Il se range hors de la tripartition de l’Équilibre : ni destructeur à l’échelle des continents, ni parasite calculateur, ni observateur détaché. Un esprit sauvage local, le plus modeste des Titans.
Usage en campagne (MJ)
Rugloar est le Titan des forêts dangereuses et des meutes. C’est l’antagoniste parfait d’un scénario de voyage en terre sauvage.
Des bêtes trop coordonnées. Une meute qui traque un groupe. Des arbres qui semblent en vouloir aux intrus. Un fauve légendaire qui n’est peut-être pas qu’un fauve. Voilà sa marque.
Sa faiblesse est claire, et c’est ce qui le rend précieux à la table. Il dépend de sa meute. Disperser les bêtes, leur retirer le nombre, c’est l’affaiblir d’autant. On le bat moins en l’affrontant qu’en vidant ses bois de ce qui fait sa force.

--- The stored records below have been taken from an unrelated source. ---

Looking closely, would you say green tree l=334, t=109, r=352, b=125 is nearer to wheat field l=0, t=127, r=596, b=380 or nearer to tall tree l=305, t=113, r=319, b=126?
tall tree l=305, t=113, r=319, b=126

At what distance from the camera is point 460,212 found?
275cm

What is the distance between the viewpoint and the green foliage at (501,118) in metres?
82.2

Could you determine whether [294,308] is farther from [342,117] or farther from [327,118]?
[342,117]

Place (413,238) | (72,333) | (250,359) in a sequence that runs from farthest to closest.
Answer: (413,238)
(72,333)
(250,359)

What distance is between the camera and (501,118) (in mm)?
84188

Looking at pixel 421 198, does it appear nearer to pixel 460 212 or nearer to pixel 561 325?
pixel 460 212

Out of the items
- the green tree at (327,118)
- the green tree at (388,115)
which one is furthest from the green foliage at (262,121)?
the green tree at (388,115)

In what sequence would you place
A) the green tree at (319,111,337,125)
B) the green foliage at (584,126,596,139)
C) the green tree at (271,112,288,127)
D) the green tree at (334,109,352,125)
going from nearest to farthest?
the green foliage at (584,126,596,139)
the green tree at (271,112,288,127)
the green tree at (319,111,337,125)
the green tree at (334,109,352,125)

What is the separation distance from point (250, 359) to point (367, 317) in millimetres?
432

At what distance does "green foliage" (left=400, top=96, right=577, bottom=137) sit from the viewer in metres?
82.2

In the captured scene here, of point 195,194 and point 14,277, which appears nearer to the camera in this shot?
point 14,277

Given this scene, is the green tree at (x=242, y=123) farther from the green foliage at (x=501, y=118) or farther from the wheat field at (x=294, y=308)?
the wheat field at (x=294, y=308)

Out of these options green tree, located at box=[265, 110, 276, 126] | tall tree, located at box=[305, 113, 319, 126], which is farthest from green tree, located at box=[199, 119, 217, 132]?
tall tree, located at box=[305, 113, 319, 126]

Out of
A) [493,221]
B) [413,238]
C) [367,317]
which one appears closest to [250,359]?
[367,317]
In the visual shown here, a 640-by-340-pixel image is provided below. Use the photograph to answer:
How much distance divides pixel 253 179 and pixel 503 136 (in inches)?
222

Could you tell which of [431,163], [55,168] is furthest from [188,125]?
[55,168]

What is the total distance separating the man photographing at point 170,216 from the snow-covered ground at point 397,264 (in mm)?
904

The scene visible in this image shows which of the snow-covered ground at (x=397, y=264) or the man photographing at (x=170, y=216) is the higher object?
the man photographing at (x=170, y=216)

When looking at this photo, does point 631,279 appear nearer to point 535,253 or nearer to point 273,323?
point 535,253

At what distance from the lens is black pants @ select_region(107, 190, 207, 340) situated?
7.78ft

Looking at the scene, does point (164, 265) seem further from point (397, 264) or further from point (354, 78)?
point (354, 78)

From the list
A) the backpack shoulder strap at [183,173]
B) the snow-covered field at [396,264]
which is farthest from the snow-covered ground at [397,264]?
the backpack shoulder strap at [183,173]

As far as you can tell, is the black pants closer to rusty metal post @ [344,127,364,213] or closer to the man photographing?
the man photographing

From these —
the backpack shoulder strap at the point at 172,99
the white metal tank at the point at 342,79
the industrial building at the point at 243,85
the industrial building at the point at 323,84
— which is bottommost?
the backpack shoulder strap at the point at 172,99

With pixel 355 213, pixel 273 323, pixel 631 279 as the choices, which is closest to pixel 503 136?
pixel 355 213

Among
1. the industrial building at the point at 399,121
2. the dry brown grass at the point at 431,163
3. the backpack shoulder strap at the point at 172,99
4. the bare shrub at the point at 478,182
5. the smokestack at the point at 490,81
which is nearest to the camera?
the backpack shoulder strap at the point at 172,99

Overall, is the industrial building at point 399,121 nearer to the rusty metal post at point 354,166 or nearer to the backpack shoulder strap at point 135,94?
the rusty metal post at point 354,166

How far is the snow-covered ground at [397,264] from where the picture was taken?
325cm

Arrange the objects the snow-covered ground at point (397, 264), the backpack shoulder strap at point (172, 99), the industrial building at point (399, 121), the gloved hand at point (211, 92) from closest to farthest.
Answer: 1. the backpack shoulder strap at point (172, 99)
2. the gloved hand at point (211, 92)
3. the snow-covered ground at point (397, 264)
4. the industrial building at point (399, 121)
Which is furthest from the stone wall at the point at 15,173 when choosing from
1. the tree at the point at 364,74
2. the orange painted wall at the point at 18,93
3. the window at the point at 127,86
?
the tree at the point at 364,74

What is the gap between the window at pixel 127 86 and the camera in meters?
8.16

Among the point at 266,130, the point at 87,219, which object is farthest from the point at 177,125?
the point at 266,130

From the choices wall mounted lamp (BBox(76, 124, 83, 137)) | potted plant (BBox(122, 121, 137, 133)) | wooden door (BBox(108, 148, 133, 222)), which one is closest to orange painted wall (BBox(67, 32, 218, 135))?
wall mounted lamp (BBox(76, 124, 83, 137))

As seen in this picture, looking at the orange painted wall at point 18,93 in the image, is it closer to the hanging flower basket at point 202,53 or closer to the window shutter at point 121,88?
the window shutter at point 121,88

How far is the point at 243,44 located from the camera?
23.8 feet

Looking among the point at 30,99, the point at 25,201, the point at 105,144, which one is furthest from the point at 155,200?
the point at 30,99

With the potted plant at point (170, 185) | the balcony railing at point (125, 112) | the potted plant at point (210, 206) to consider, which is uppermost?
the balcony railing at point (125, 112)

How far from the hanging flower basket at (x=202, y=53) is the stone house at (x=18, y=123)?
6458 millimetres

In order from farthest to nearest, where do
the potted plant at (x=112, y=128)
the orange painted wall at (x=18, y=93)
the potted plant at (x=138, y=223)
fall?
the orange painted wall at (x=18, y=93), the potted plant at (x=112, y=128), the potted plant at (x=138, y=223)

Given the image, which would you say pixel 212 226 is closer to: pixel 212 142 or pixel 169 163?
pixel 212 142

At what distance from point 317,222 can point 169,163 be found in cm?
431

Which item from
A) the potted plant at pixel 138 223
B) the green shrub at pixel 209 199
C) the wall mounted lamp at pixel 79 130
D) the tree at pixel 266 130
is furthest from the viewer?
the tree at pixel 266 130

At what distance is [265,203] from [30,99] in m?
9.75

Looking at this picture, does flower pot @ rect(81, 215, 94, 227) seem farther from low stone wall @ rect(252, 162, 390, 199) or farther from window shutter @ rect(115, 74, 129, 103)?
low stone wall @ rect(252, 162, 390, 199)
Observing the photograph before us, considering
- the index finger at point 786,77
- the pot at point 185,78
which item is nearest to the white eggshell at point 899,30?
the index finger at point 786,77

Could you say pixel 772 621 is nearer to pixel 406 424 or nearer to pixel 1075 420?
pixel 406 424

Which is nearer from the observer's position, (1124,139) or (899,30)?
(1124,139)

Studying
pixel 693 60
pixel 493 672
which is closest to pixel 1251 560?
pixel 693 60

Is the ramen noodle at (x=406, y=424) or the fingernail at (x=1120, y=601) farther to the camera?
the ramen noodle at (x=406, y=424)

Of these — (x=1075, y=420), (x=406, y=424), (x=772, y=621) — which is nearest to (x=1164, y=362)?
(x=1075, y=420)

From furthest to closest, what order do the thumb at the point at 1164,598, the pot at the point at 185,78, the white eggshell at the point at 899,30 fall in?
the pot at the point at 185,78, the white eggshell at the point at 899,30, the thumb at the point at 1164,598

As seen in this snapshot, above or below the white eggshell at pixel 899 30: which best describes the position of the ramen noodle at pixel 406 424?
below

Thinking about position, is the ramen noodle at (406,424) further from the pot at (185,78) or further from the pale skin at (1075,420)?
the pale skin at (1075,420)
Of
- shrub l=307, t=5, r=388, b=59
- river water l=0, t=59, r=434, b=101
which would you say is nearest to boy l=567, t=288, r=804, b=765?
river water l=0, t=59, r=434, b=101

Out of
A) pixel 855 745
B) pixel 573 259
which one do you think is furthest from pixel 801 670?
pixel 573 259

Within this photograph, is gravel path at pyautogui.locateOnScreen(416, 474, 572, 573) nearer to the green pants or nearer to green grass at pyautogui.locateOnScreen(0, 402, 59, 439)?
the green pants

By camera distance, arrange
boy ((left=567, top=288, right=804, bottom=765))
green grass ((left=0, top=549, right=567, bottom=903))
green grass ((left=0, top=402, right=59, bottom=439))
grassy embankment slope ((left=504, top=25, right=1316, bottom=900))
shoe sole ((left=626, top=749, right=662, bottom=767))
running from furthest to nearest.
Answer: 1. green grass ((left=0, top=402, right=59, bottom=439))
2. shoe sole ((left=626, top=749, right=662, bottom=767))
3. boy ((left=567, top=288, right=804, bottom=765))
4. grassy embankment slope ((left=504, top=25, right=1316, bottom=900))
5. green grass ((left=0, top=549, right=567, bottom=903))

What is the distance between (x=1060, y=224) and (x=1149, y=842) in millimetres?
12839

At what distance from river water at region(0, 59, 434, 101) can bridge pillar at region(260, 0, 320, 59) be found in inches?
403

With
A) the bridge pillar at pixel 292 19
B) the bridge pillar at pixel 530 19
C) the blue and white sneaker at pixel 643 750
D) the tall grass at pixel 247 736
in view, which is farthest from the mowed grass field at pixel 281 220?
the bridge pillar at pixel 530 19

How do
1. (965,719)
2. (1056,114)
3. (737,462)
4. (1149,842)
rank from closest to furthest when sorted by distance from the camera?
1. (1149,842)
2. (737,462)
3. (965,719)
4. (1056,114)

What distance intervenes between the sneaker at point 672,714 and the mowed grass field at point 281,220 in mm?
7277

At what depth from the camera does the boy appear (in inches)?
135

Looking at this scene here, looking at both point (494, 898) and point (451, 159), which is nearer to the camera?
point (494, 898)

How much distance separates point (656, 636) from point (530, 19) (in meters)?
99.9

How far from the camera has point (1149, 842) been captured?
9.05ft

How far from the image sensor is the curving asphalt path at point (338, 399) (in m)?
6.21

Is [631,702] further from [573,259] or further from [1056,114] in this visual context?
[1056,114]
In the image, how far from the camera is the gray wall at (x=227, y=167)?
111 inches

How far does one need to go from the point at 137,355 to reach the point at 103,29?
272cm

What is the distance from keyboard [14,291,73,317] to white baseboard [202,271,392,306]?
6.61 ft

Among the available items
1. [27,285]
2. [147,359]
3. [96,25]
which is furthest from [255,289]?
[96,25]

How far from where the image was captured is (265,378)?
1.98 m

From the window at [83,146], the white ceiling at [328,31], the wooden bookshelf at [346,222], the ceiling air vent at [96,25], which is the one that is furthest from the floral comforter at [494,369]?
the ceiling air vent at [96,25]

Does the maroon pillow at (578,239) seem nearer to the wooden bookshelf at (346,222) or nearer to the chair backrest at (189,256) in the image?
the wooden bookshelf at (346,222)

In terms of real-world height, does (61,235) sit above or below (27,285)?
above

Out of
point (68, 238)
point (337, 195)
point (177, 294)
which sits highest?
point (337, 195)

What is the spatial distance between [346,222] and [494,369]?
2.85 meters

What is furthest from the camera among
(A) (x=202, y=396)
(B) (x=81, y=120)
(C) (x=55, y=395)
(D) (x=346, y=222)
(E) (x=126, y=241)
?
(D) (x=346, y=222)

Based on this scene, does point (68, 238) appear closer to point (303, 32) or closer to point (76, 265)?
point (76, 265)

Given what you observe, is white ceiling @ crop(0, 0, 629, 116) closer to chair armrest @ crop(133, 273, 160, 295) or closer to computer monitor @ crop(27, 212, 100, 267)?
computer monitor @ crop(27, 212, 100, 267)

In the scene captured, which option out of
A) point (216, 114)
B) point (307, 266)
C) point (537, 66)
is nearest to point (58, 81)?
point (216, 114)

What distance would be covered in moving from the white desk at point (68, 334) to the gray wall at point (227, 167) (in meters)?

Ce dernier point mérite qu’on s’y arrête, car il est vicieux. Vider une forêt de ses bêtes, c’est exactement le crime qui a déclenché la révolte de Lamento. La seule arme contre lui est celle qui le crée.
Reste qu’il est le Titan le plus abordable. Celui qu’on peut réellement espérer repousser, celui qu’on croisera peut-être vraiment. Un meneur qui veut donner à ses joueurs le goût d’un Titan sans les écraser commence par celui-là.
Mythes et rumeurs
On dit que la bête de Maltinus est lui, et l’on dit aussi le contraire, ce qui revient au même quand on marche seul dans les bois.
Les chasseurs savent qu’une meute qui hurle trop juste, qui chasse trop bien, obéit à un maître caché.
Et l’on murmure que le plus jeune des Titans, le plus faible de tous, est aussi celui qu’on a le plus de chances de croiser — au détour d’un sentier, dans le silence soudain d’un bois.